The worst effect of focusing on supposedly deficient demand is that it lulls us into failing to “think structural” in dealing with long-term problems. To achieve a full recovery, we have to understand the framework on which our broad prosperity has always been based.

First, high employment depends on a high level of investment activity — business expenditures on tangibles like offices and equipment, and also training for new or existing employees, and development of new products.

Sustained business investment, in turn, rests on innovation. Business cannot wait for discoveries in science or the rare successes in state-run labs. Without cutting-edge products and business methods, rates of return on a great many investments will sag. Furthermore, innovation creates jobs across the economy, for entrepreneurs, marketers and buyers. State-led technology projects do not.

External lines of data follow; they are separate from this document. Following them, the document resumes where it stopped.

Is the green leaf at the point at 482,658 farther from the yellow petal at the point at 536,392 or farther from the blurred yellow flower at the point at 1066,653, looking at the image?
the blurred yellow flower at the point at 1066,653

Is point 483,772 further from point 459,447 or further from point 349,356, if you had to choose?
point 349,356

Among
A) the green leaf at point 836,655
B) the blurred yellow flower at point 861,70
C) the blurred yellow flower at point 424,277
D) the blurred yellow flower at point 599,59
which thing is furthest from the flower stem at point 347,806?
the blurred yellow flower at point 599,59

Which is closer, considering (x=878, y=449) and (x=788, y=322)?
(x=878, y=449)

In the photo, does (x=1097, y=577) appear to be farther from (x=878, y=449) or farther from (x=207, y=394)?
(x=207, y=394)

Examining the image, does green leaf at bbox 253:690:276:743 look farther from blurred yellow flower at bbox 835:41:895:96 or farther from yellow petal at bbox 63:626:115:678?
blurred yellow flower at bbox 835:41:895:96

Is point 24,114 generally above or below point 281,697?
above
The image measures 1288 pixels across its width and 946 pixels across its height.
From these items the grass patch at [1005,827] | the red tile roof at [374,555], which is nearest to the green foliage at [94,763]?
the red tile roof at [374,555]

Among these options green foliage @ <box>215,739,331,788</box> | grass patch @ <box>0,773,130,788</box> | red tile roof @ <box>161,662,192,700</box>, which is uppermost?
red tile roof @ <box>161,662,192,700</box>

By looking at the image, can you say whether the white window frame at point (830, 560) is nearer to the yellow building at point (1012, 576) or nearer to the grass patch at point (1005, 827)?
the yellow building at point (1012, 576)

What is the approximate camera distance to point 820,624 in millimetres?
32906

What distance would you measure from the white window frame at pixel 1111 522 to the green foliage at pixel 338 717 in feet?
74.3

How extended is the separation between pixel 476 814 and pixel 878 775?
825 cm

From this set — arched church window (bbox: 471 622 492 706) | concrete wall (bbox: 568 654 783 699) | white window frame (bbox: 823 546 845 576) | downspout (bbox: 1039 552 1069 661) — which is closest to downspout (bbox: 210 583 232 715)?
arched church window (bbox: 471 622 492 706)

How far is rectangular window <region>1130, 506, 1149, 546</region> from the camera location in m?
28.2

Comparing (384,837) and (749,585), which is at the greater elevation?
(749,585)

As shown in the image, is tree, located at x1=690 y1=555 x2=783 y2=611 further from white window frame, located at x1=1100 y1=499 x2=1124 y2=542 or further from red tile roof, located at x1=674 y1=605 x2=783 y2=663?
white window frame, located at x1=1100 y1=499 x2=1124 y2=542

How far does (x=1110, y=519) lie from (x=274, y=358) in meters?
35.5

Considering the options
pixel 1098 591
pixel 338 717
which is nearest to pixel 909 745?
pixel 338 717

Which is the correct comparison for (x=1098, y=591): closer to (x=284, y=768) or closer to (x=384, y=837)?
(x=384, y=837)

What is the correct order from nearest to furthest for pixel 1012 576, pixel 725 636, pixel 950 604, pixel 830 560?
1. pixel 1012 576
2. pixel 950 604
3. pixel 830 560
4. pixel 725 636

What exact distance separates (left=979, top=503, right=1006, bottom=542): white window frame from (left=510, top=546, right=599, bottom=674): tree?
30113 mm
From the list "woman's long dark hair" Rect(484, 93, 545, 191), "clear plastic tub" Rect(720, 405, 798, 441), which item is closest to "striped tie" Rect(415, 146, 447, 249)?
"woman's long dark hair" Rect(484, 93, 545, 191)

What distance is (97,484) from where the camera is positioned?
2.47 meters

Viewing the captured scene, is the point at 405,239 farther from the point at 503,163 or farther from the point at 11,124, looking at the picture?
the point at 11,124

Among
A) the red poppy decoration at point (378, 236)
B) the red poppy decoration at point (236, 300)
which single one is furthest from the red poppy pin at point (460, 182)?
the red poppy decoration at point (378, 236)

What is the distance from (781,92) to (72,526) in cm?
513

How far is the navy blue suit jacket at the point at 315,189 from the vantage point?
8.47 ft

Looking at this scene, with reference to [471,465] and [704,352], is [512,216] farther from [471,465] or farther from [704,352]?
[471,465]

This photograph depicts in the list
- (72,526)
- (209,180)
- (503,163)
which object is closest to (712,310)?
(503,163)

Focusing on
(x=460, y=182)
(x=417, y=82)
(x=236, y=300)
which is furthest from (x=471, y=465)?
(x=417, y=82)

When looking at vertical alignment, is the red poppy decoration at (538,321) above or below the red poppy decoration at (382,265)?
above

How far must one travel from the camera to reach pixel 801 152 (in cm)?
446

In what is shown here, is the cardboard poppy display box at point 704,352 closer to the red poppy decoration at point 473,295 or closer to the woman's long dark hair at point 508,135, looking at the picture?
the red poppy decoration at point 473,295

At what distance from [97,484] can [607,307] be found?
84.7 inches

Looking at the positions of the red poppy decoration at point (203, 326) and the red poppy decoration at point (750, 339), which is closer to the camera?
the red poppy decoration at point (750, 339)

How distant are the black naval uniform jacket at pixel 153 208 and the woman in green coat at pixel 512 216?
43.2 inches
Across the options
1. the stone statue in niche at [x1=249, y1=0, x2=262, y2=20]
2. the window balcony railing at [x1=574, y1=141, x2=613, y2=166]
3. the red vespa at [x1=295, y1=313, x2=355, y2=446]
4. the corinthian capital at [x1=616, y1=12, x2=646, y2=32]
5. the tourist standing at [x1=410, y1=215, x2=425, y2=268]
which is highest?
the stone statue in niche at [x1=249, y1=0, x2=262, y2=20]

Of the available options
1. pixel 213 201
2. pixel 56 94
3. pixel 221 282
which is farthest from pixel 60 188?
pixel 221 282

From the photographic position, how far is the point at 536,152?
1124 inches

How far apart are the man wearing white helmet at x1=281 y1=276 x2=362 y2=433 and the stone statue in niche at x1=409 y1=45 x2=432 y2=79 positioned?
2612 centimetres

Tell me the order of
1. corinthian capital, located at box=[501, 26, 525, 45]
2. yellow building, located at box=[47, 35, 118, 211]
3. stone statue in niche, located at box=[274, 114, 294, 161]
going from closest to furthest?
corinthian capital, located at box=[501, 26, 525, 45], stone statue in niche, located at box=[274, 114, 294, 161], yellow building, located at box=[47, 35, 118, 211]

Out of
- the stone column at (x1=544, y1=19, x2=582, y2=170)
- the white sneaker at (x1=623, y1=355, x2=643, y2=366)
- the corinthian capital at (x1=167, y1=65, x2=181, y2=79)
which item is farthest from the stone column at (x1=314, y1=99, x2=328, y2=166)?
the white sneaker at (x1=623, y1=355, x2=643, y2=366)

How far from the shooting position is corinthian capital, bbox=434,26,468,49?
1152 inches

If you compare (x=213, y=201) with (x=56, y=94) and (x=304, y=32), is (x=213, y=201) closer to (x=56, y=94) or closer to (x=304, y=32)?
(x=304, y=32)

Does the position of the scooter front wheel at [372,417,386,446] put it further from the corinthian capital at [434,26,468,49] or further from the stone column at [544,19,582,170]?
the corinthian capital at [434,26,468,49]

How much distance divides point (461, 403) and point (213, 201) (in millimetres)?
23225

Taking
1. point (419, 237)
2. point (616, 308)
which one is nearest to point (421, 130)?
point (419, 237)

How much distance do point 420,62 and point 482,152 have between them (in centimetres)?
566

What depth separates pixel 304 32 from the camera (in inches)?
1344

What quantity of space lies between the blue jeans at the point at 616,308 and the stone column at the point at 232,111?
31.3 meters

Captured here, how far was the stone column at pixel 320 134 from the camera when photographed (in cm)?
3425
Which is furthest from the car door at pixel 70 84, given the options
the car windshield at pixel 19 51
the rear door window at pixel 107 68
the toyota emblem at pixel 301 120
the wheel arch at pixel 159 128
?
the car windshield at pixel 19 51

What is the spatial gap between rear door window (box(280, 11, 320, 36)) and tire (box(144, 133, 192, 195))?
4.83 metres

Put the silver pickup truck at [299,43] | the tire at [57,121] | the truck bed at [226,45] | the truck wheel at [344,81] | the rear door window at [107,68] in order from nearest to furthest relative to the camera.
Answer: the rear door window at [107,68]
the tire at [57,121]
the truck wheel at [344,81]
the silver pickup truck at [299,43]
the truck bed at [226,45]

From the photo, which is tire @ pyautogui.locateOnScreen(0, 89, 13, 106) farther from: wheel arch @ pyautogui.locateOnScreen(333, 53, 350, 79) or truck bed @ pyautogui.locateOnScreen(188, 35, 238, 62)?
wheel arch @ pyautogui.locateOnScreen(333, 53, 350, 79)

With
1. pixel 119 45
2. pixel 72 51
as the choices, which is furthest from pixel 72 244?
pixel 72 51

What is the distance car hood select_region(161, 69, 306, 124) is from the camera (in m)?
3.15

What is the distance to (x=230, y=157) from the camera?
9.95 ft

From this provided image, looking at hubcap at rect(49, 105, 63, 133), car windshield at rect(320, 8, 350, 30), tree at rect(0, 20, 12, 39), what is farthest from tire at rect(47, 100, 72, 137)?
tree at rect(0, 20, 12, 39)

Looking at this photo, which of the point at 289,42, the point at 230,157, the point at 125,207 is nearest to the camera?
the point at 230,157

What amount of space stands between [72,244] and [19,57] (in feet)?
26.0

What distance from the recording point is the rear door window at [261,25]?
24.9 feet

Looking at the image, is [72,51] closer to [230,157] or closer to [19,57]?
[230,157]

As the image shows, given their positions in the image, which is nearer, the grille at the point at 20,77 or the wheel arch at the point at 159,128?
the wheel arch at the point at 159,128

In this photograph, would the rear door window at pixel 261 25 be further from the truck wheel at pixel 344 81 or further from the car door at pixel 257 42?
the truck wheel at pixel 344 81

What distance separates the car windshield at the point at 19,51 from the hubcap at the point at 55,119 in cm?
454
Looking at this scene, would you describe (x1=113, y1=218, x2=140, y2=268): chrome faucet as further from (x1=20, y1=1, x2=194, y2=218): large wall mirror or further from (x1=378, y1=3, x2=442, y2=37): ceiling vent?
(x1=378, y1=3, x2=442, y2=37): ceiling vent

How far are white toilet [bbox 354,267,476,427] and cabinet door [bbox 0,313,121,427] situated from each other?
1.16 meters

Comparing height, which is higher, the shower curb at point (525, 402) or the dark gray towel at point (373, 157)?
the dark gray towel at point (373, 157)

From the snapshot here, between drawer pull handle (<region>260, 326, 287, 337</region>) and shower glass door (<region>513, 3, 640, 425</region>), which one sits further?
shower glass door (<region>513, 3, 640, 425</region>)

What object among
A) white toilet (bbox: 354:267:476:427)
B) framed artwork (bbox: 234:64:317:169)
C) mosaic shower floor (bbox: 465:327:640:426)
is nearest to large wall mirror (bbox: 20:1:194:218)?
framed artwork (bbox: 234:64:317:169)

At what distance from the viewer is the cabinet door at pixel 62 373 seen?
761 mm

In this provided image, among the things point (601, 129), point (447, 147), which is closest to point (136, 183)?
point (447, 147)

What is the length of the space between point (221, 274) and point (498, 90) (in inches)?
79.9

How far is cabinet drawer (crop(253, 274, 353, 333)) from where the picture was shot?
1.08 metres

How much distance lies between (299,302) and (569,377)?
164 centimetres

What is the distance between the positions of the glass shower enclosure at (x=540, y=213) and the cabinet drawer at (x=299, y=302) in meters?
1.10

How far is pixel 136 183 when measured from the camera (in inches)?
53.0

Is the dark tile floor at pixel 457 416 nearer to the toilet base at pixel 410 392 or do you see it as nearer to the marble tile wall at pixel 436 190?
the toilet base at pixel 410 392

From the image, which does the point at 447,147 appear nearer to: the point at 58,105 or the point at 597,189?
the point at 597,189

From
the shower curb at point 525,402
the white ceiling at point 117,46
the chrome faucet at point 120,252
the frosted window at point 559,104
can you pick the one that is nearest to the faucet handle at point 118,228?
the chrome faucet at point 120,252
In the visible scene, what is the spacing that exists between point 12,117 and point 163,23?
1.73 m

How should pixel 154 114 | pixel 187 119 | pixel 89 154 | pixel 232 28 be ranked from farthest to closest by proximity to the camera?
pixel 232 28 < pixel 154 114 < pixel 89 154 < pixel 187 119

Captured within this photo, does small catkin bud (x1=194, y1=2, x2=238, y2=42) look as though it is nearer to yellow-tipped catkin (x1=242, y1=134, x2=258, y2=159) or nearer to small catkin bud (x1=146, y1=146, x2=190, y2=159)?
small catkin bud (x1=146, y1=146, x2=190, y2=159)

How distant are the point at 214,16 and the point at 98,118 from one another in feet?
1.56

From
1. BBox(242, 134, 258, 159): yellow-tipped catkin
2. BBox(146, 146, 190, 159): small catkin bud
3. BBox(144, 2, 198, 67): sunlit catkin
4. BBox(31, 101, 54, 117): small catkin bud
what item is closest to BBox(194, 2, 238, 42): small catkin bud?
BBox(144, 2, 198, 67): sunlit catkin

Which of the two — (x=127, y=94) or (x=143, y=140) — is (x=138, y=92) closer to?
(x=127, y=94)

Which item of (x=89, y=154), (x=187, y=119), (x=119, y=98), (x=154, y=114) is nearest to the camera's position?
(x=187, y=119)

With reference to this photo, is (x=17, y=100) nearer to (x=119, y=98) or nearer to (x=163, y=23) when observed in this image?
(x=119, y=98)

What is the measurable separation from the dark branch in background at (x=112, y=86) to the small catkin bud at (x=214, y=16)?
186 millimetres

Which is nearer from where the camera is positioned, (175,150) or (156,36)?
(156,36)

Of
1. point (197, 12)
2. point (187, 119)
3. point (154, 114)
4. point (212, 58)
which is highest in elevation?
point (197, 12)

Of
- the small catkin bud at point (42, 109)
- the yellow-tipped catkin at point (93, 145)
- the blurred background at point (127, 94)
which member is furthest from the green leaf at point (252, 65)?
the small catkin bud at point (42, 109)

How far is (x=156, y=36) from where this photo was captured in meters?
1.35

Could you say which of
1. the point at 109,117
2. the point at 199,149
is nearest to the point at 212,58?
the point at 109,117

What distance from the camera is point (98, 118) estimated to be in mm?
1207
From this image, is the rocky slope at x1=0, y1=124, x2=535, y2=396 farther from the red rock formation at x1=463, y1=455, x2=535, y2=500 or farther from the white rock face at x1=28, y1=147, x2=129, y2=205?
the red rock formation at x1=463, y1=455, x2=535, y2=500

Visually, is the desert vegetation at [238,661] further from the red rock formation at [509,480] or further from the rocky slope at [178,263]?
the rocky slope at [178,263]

High business investment also depends on companies having confidence in the future. A company might be afraid to invest in research or product lines if it fears the rest of the economy is not doing the same — or if it fears the government might become hostile to its goals. During the Depression, John Maynard Keynes warned President Franklin D. Roosevelt not to damage business confidence with anti-profit rhetoric — to treat titans of business “not as wolves or tigers, but as domestic animals by nature.”

What, then, is to be done? One reform would be to create a First National Bank of Innovation — a state-sponsored network of merchant banks that invest in and lend to innovative projects. Another would be to improve corporate governance by tying executives’ compensation to long-term performance rather than one-year profits, and by linking fund managers’ pay to skill in picking stocks, not in marketing their funds. Exempting start-ups from corporate income tax for a time would also help.

We also need a program of tax credits for companies for employing low-wage workers. That may seem counterintuitive at a time when the Obama administration is pressing education and high-paying jobs, but we need to create jobs at all levels. Early last year, Singapore began giving such credits — worth several billion dollars — and staved off a recession. Unemployment there is around 3 percent.

A revamp of the economy for greater dynamism and inclusion is essential for prosperity and growth. Rather than continuing to argue over solutions to a problem we do not have — low demand — the country needs to focus on fixing the structural problems that, unresolved, will stymie the economy over the long haul.